Diags are after rebooting, try enabling the syslog server/mirror feature to see if it catches anything, also make sure you're using the Ryzen workarounds, Ryzen on Linux can lock up due to issues with c-states, make sure bios is up to date, then look for "Power Supply Idle Control" (or similar) and set it to "typical current idle" (or similar), or completely disable C-sates.

 

More info here:
https://forums.unraid.net/bug-reports/prereleases/670-rc1-system-hard-lock-r354/

Thanks for that been driving me nuts, just updated bios and going to check c state stuff, its weird how it only happened when I started running my VM or when I upgraded from A8-9600 to Ryzen 5 1600

Link to comment

  

5 hours ago, johnnie.black said:

Diags are after rebooting, try enabling the syslog server/mirror feature to see if it catches anything, also make sure you're using the Ryzen workarounds, Ryzen on Linux can lock up due to issues with c-states, make sure bios is up to date, then look for "Power Supply Idle Control" (or similar) and set it to "typical current idle" (or similar), or completely disable C-sates.

 

More info here:
https://forums.unraid.net/bug-reports/prereleases/670-rc1-system-hard-lock-r354/

Updating bios and disabling the c state seemed to fix it for me, however now I have a problem with my VM. Because I was in the process of doing something when the UnRaid crashed, I am able to boot up the VM but when I go to execute the .jar file as I normally do I cannot run this jar anymore and it doesnt output anything so I have a feeling that my vdisk is now corrupted and I need to repair it somehow?

Edited by louij2
Link to comment
  • 1 month later...

My system keeps crashing again and I'm not sure why

, the server was all good I was on MC with my mates and then we where doing lots of redstone stuff and then the UnRaid crashed the same way it was crashing before I disabled C States in BIOS. It also recovered itself and I managed to pull diagnostics before reboot

tower-diagnostics-20200224-1913.zip

Edited by louij2
Link to comment
26 minutes ago, louij2 said:

My system keeps crashing again and I'm not sure why

, the server was all good I was on MC with my mates and then we where doing lots of redstone stuff and then the UnRaid crashed the same way it was crashing before I disabled C States in BIOS. It also recovered itself and I managed to pull diagnostics before reboot

tower-diagnostics-20200224-1913.zip 101.73 kB · 0 downloads

 

I don't see anything in the logs as it looks like these are from after the reboot.

 

Reading through the chain here, this started happening after you added more ram to your system.

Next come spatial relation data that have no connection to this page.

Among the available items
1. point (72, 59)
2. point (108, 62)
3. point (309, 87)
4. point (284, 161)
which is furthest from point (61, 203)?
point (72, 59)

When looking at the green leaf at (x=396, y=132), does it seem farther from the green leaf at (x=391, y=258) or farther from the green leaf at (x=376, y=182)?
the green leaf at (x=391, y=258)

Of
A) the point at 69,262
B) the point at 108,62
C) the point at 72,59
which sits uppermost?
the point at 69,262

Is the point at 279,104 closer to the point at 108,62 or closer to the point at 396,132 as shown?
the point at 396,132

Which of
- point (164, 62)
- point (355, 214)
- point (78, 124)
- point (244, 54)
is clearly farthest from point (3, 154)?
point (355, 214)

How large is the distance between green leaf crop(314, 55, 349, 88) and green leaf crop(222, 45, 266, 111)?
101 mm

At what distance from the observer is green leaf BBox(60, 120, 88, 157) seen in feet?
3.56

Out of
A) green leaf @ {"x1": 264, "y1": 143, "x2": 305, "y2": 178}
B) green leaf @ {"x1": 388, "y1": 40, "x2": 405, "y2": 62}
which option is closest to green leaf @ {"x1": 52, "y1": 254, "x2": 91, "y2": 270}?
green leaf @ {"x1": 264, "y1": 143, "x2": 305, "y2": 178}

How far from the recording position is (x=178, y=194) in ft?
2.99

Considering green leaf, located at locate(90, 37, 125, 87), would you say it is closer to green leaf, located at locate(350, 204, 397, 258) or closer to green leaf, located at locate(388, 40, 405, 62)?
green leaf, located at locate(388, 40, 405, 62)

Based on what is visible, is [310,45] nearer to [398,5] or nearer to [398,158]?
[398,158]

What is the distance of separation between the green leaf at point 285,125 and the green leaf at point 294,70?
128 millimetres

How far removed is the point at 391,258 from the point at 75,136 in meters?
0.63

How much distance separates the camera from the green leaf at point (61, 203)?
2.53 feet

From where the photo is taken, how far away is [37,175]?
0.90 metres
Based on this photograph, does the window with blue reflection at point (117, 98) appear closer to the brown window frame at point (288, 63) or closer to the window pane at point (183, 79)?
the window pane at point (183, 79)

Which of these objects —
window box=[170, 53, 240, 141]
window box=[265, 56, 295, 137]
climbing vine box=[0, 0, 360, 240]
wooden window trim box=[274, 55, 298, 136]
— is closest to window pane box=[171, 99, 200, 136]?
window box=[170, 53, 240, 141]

What speed are you running your RAM at? Ryzen is very picky about RAM speed. Bring your RAM speed down to the supported ram speed for the number and type of DIMMs you have in your server.  Scroll down to a post from @johnnie.black on Ryzen ram speed to see what your ram should run at.

 

 

What Ryzen CPU are you using?

Edited by Chess
url
Link to comment
1 hour ago, Chess said:

 

I don't see anything in the logs as it looks like these are from after the reboot.

 

Reading through the chain here, this started happening after you added more ram to your system. What speed are you running your RAM at? Ryzen is very picky about RAM speed. Bring your RAM speed down to the supported ram speed for the number and type of DIMMs you have in your server.  Scroll down to a post from @johnnie.black on Ryzen ram speed to see what your ram should run at.

 

 

What Ryzen CPU are you using?

I have Ryzen 1600 I had a weird mem config with 2400mhz 8gb kit and 16gb 3200mhz kit taken the 8gb kit out, which may not be getting enough airflow cos the system does power off more when its hotter

Link to comment

@louij2

On 1/6/2020 at 2:58 AM, johnnie.black said:

Diags are after rebooting, try enabling the syslog server/mirror feature to see if it catches anything

 

within that syslog tutorial Frank1940 said

 

Quote

One very neat feature is that each entry are appended onto this file every time a new line is added to the syslog.  This should mean if you have a reboot of the server after a week of collecting the syslog, you will have everything from before the reboot and after the reboot in one file!  

 

I prefer option three but do it how you like as long as you create a situation where the syslog persists after reboot.

  • Thanks 1
Link to comment
8 minutes ago, louij2 said:

I have Ryzen 1600 I had a weird mem config with 2400mhz 8gb kit and 16gb 3200mhz kit taken the 8gb kit out, which may not be getting enough airflow cos the system does power off more when its hotter

 

Should not matter if you have all 4 DIMMS in, however you are limited to 2133 or 1866 RAM speed depending on if any of the DIMMS are dual rank, which your 16 GB sticks might be. Set your ram speed at 1866 in the BIOS and see if your crashes goes away.

Link to comment
10 minutes ago, Chess said:

 

Should not matter if you have all 4 DIMMS in, however you are limited to 2133 or 1866 RAM speed depending on if any of the DIMMS are dual rank, which your 16 GB sticks might be. Set your ram speed at 1866 in the BIOS and see if your crashes goes away.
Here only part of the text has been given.